▶ _QUESTIONS ON THE MATERIAL_:
1. Could you print the part of the sump plants thread below from "# Are there" to "(Jun 21, 2012)", word for word?
2. Answer these questions about the sump plants thread below:
(a) What kind of light does the first post plan to put in the cabinet?
(b) What animals does Texasmarine suggest keeping to hold down algae?
(c) About how much did DJRansome's Vallisneria grow in the week after planting?

▶ _EXCERPTED TEXT_:

------------------------------------------------------------

# Are there plants for sump??



## ITALIAN926 (Jul 31, 2012)

Im sure its done before, but what Id like is to grow plants above water, so that I can just stick the roots in the sump. What Id plan to do is put a fluorescent light in my cabinet, and just grow the plant underneath. Does such a plant exist so that the root system can be in water, without soil? Just live on tank Nitrates? :-?


----------



## fusion (Jun 21, 2012)

Its called a Refugium when you do that, supposed to help out with Nitrates, not sure on the plants though, others will have to answer that one, maby google refugium plants?


----------



## ITALIAN926 (Jul 31, 2012)

Yea, Id like to find out if theres a fast growing, above water plant that can live with roots submerged in water. Id like to open my cabinet and have a jungle down in there


----------



## Texasmarine (Jul 8, 2012)

You could do Vallisneria or Anubias.
I would also keep a couple of nerite snails to keep algae down.

Anubias plants do grow better emerged. You could probably rig something up to get them up out of the water.


----------



## Texasmarine (Jul 8, 2012)

You would have to plant the Vals


----------



## DJRansome (Oct 29, 2005)

Why not have substrate? You could put the plants in terra cotta pots to contain the planting medium. People do what you describe with mangroves.

You want a fast growing plant, like Vallisneria to help with nitrates...anubias (slow growing) use nitrates but not enough to make a big reduction. For me, Vallisneria removed all nitrates within a week after planting (they grew like 5" during that time). But warning...once the nitrates are gone the plant still needs them so you will have to test and add nitrates to keep the plant healthy.

------------------------------------------------------------

▶ _DATA_:
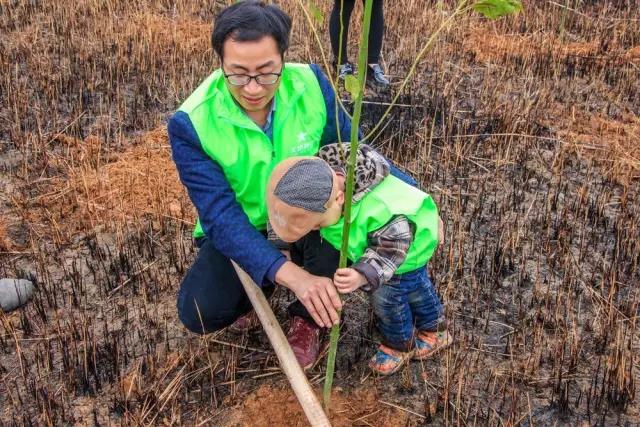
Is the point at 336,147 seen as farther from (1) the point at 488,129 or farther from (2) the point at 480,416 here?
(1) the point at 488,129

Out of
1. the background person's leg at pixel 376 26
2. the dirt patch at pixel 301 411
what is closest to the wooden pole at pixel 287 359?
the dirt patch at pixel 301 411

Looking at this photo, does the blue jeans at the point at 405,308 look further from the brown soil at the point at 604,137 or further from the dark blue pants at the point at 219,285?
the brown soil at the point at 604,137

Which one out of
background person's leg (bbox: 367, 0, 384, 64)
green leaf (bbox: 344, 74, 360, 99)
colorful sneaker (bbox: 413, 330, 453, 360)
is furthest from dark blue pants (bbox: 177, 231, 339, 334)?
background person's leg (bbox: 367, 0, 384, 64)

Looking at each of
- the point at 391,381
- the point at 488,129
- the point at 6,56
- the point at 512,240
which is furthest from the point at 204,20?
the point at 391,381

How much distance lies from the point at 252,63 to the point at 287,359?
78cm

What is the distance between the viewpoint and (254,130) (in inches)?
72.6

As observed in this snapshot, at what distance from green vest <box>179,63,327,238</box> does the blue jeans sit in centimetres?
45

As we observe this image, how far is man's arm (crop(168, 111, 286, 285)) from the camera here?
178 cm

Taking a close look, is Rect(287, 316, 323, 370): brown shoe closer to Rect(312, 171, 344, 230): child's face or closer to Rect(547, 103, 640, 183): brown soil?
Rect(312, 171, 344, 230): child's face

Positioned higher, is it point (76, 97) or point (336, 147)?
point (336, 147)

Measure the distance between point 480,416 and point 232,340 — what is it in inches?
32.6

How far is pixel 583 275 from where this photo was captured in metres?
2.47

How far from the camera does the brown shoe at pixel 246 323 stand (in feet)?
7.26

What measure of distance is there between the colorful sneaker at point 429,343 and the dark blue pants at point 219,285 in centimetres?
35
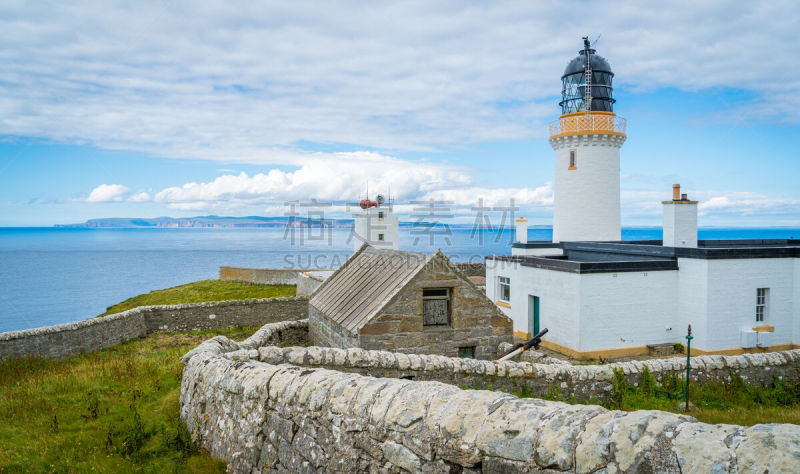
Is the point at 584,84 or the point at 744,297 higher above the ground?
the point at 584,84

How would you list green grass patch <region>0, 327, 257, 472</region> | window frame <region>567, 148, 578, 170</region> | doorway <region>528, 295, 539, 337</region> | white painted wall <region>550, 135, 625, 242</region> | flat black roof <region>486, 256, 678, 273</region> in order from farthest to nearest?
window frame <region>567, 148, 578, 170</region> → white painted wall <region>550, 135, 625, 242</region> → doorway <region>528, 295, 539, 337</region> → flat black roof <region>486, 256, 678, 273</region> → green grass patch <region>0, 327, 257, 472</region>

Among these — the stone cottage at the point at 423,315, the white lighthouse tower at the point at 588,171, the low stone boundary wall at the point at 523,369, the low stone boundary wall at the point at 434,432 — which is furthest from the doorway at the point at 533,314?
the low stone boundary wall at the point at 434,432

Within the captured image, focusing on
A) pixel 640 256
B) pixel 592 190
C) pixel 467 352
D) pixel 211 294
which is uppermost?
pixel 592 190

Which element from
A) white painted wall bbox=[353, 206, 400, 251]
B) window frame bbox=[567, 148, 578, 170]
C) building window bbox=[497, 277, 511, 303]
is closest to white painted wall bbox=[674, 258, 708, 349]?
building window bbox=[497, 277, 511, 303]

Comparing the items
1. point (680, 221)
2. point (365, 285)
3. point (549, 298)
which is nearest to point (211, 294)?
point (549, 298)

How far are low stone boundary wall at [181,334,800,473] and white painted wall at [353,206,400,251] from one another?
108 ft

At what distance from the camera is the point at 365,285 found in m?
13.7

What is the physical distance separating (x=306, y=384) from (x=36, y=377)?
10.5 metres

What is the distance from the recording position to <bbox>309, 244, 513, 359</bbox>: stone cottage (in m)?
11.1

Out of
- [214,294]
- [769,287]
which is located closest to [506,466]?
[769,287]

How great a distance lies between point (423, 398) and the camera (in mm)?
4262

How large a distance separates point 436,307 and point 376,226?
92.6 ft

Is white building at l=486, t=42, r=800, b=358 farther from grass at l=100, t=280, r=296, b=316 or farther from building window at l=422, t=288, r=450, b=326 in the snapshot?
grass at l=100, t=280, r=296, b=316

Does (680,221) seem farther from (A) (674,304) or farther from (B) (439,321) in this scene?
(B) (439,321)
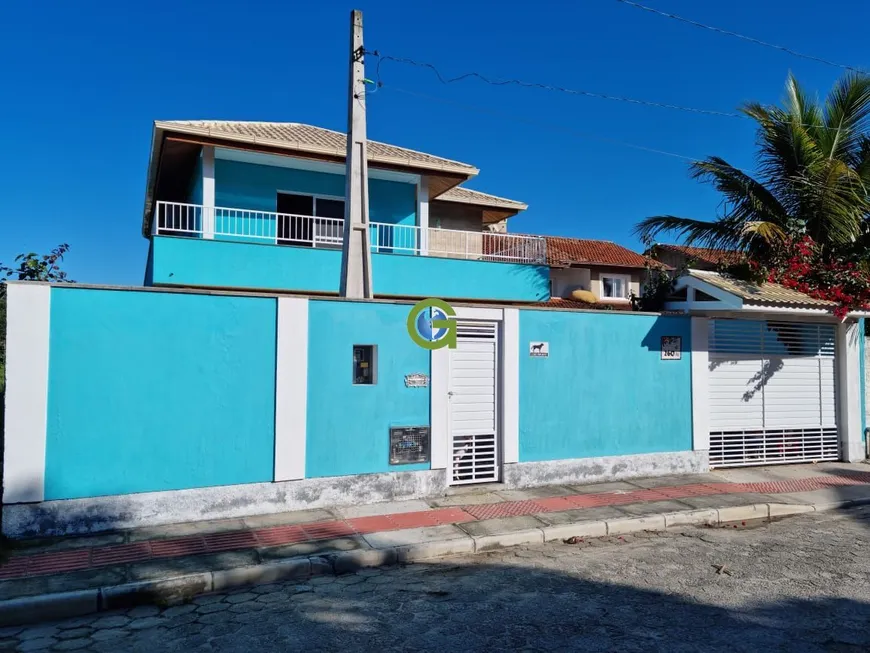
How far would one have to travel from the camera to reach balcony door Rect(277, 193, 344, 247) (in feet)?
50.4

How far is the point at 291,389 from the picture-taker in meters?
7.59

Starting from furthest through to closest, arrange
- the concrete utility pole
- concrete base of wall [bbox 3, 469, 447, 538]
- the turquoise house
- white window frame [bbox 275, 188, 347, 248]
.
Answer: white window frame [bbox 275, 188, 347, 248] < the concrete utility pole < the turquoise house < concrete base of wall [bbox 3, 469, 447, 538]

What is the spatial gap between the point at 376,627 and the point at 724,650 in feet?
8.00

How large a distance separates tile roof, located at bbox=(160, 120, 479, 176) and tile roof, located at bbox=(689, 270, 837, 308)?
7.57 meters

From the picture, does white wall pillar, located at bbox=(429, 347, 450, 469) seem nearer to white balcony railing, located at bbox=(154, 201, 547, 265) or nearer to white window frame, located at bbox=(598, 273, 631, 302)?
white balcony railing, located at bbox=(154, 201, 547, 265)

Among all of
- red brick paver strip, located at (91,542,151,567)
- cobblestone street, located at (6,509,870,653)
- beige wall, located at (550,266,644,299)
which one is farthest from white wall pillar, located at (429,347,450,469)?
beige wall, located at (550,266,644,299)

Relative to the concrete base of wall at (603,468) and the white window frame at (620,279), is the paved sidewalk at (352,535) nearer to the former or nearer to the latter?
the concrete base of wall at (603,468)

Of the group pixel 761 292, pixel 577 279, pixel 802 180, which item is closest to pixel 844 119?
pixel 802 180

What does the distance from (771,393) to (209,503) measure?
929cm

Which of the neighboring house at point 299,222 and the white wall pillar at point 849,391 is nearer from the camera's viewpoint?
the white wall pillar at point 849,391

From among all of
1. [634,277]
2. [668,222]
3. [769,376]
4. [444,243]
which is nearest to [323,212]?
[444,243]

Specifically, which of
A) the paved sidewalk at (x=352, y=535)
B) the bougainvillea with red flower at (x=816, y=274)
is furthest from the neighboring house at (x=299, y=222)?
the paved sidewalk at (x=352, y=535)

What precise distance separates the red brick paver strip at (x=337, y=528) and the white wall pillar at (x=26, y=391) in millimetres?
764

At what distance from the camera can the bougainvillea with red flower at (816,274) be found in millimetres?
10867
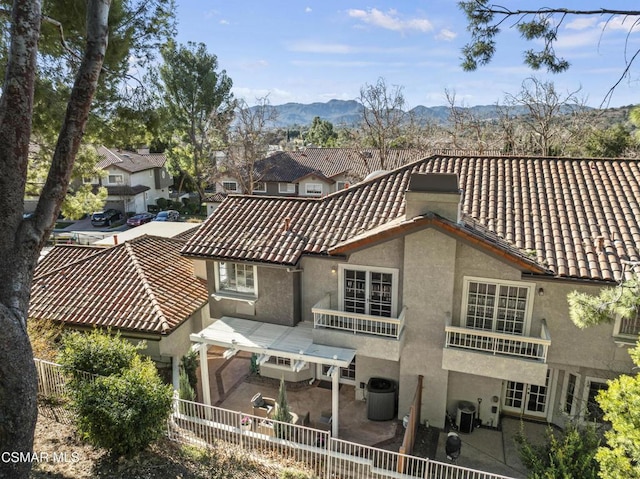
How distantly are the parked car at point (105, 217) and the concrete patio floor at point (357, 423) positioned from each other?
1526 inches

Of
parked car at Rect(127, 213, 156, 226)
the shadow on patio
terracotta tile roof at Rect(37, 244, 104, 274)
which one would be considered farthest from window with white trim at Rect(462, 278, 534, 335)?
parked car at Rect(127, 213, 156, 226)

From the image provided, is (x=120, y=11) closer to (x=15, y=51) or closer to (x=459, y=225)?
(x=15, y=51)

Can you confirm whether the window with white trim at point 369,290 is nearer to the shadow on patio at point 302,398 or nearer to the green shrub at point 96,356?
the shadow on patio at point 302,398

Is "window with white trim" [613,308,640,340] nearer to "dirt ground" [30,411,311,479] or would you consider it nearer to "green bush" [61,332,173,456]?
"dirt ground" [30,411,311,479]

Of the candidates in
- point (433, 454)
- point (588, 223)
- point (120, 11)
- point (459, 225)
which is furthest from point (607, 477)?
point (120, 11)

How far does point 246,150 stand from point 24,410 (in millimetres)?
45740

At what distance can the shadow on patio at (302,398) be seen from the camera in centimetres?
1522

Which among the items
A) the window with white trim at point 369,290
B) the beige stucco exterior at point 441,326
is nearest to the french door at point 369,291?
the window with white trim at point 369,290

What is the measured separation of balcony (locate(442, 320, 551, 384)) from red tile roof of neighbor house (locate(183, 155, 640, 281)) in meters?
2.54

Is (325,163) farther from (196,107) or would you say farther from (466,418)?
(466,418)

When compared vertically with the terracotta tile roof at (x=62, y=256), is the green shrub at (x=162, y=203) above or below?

------------------------------------------------------------

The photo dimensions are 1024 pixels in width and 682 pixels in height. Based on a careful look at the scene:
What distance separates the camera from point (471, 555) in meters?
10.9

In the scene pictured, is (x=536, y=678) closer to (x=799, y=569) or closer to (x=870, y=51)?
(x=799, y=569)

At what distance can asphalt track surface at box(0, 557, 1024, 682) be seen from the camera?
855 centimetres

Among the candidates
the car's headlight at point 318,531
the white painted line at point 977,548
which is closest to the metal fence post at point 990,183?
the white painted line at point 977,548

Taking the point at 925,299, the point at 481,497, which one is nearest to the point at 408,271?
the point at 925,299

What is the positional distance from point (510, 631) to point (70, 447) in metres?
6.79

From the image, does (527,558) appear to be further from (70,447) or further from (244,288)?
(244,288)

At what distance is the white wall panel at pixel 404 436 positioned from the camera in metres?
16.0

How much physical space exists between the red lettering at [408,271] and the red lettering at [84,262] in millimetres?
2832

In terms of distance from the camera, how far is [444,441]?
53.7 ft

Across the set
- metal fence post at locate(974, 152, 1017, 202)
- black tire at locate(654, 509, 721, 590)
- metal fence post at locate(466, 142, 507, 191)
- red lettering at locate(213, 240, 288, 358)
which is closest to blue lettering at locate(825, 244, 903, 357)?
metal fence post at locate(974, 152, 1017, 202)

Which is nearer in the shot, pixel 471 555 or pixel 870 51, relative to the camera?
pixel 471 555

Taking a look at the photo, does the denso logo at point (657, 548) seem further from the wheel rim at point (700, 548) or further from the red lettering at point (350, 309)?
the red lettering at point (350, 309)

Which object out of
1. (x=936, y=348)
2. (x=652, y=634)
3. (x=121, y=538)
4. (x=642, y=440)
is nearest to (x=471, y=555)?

------------------------------------------------------------

▶ _ANSWERS TO THE EXERCISE_:
1.
# Are there plants for sump??



## ITALIAN926 (Jul 31, 2012)

Im sure its done before, but what Id like is to grow plants above water, so that I can just stick the roots in the sump. What Id plan to do is put a fluorescent light in my cabinet, and just grow the plant underneath. Does such a plant exist so that the root system can be in water, without soil? Just live on tank Nitrates? :-?


----------



## fusion (Jun 21, 2012)

2.
(a) A fluorescent light.
(b) A couple of nerite snails.
(c) About 5 inches.